I recall an incident during the 2022/2023 party activities when an official from Abuja, sent to supervise APC affairs in Oyo State, passionately appealed to stakeholders to embrace consensus. His message remains instructive. He warned that continued division within the party would only prolong its stay outside power and ultimately hurt everyone.
That warning remains relevant today.
For seven years, the APC has remained outside government in Oyo State. Can the party afford another four years in opposition? I do not think so.
This is why the task before us goes beyond the personal ambition of Senator Sarafadeen Alli. It is a collective struggle for every APC member, especially the foot soldiers who have remained loyal through difficult times. The Federal Government alone cannot provide opportunities for everyone. Regaining power in Oyo State is essential if the party hopes to broaden opportunities for its members at both the state and federal levels.
The challenge before us, therefore, is to build a larger political platform that accommodates everyone.
Senator Sarafadeen Alli is no political novice. Over the years, he has built relationships across virtually every ward in Oyo State. His political structure and grassroots appeal are undeniable. If party members unite behind him, APC stands a strong chance of returning to Government House.
Realistically, the 2027 governorship contest in Oyo State is shaping up to feature three major political forces. First is Senator Sarafadeen Alli of the APC, representing arguably the state’s most established political platform. Second is Hon. Bimbo Adekanbi, who many believe enjoys the backing of Governor Seyi Makinde and is expected to fly the flag of the APM. Third is Alhaji Hazmat Oriyomi of the Accord Party, whose growing popularity among many grassroots supporters cannot be dismissed.

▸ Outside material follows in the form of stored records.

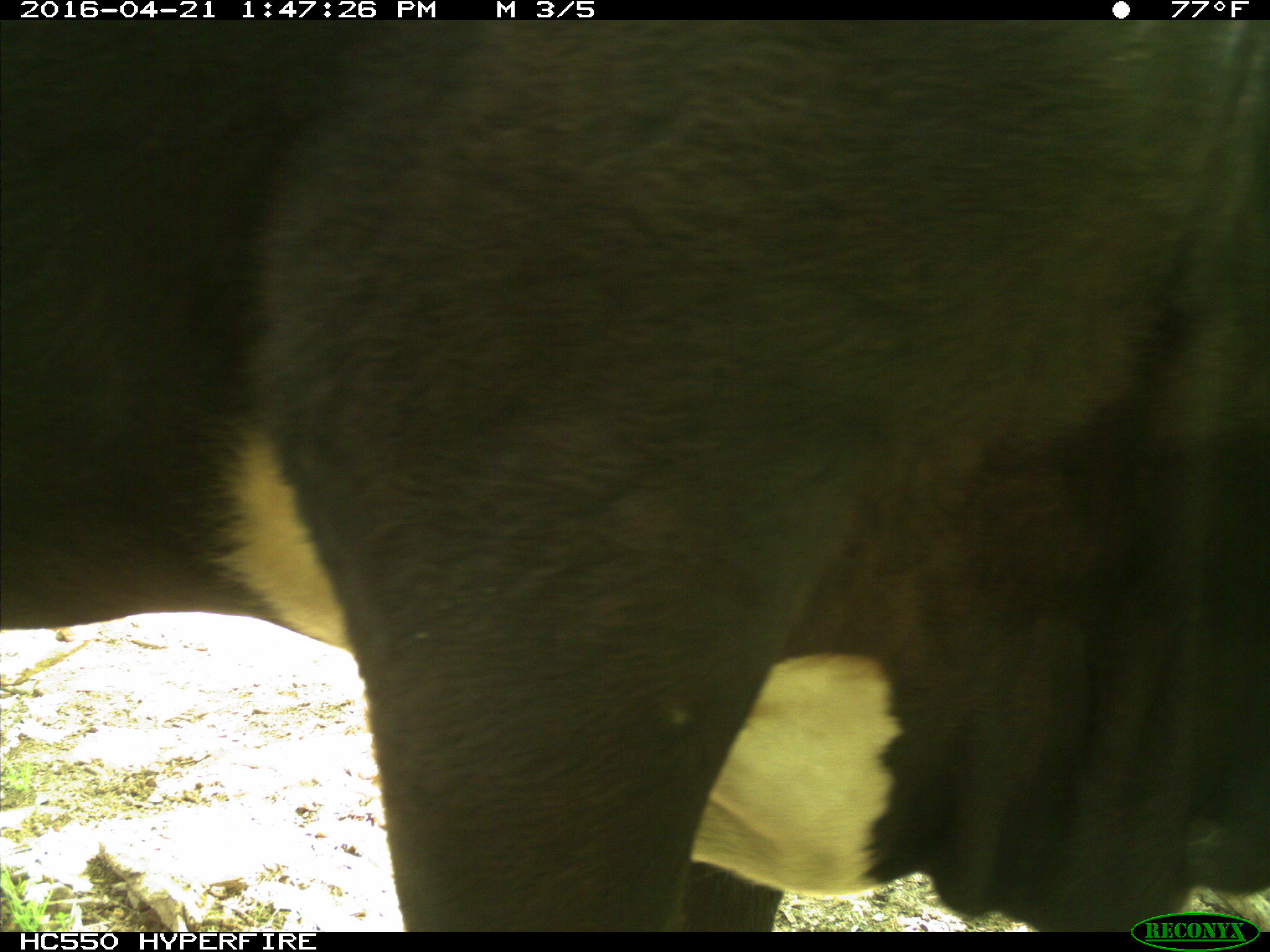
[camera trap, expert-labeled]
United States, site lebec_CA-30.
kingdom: Animalia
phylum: Chordata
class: Mammalia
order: Artiodactyla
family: Bovidae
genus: Bos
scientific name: Bos taurus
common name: domestic cow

The eventual winner is likely to emerge from one of these three political blocs. That reality alone should remind APC members that victory is far from guaranteed.

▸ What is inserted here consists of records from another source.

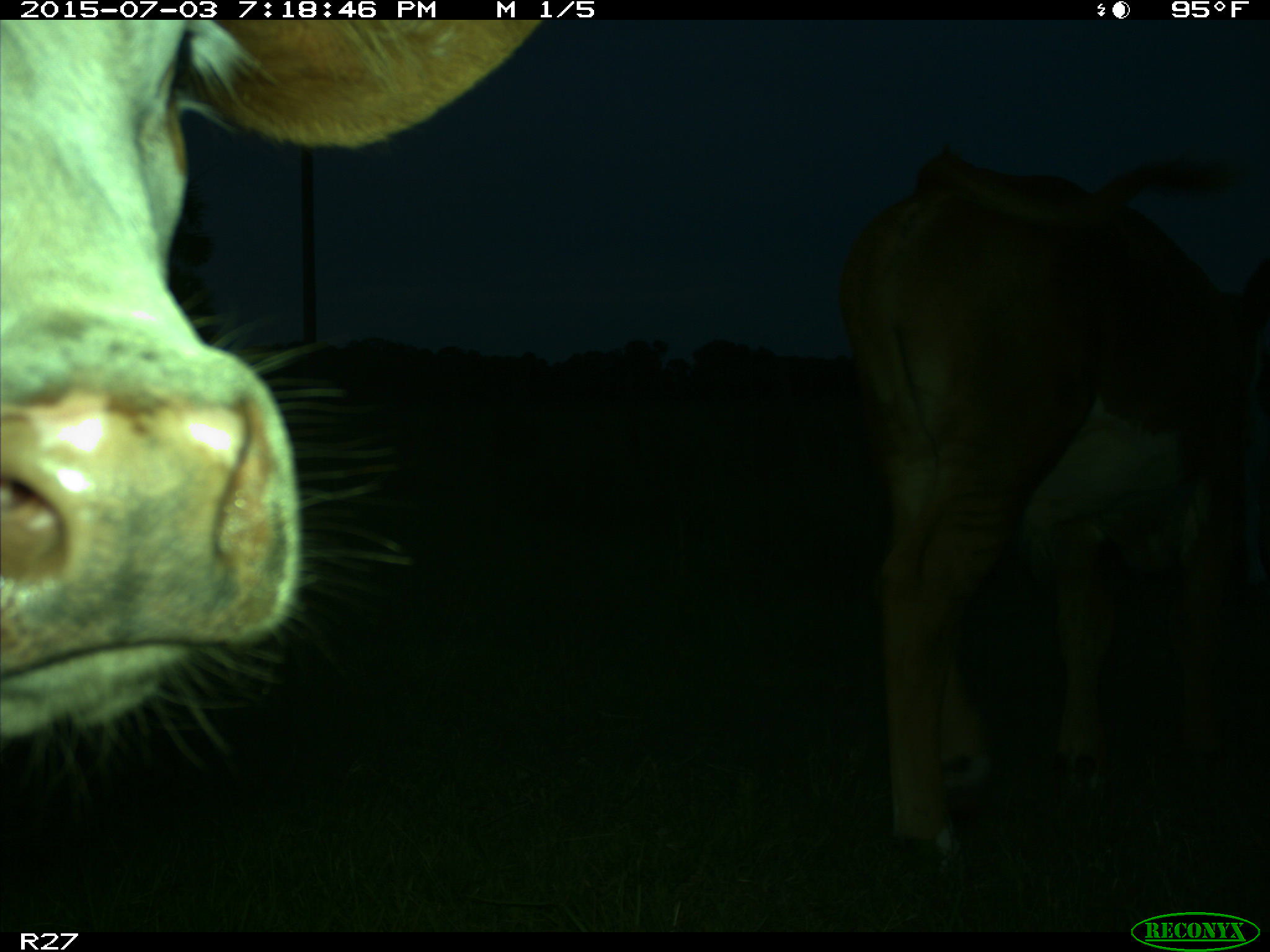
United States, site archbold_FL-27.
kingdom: Animalia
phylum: Chordata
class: Mammalia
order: Artiodactyla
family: Bovidae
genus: Bos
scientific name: Bos taurus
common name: domestic cow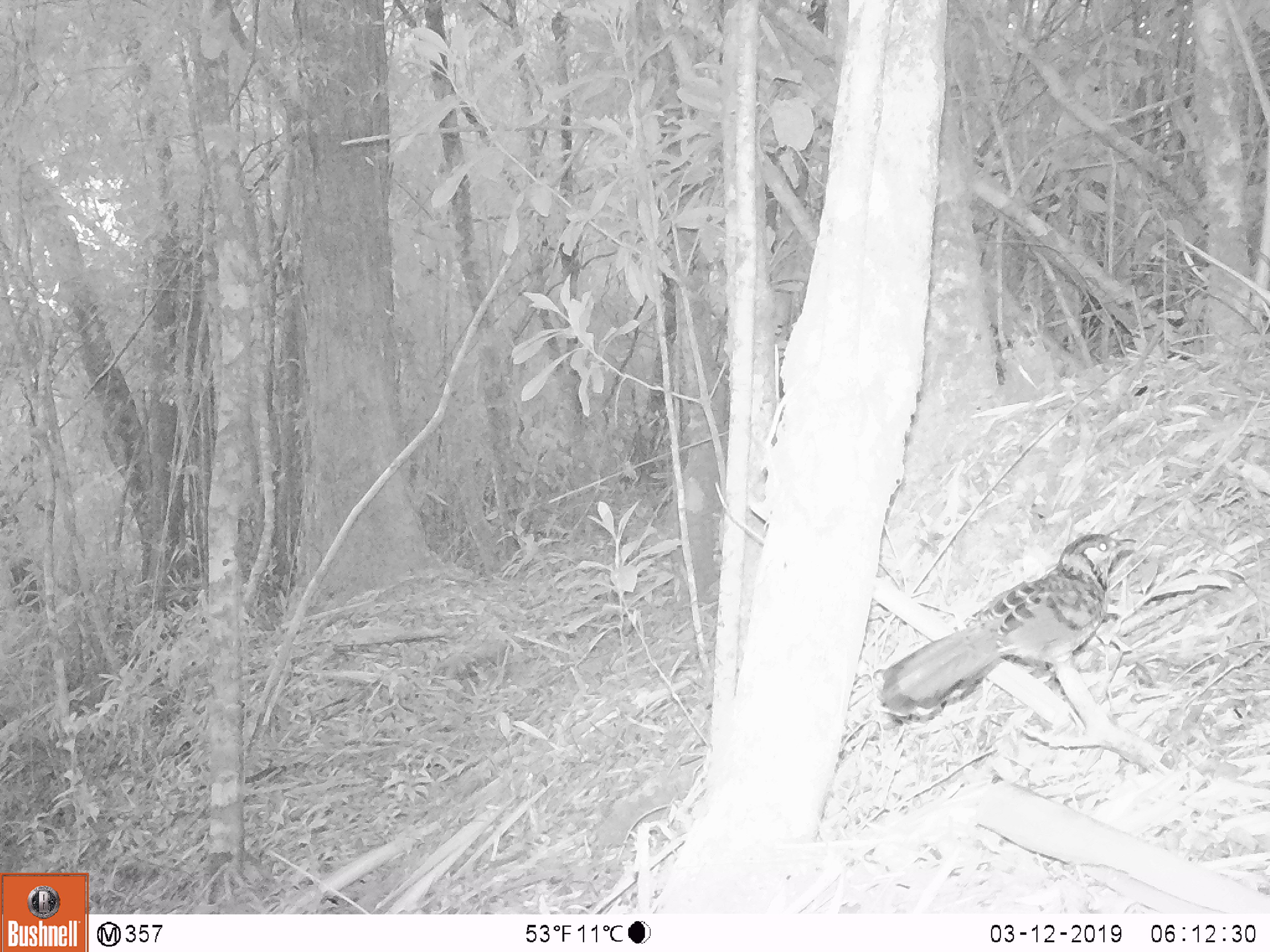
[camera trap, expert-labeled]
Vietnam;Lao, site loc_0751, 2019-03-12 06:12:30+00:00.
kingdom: Animalia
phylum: Chordata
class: Aves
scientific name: Aves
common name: bird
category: unidentified bird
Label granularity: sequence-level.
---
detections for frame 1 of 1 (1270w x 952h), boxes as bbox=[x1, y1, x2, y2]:
unidentified bird: bbox=[877, 532, 1138, 722]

The surest path to success is unity.
This election should not be seen as Senator Sarafadeen Alli’s personal battle. It is the collective responsibility of every APC member who desires the party’s return to power in Oyo State.
The time has come to bury personal grievances, close ranks and work together. Only through unity can APC reclaim Oyo State in 2027.
Prof. Adeniyi Olowofela, former Chairman of the defunct Alliance for Democracy (AD) in Oyo State, former Chairman of Ido Local Government, former Commissioner for Education, Science and Technology in Oyo State, and former Federal Commissioner representing Oyo State at the Federal Character Commission (FCC), writes from Abuja.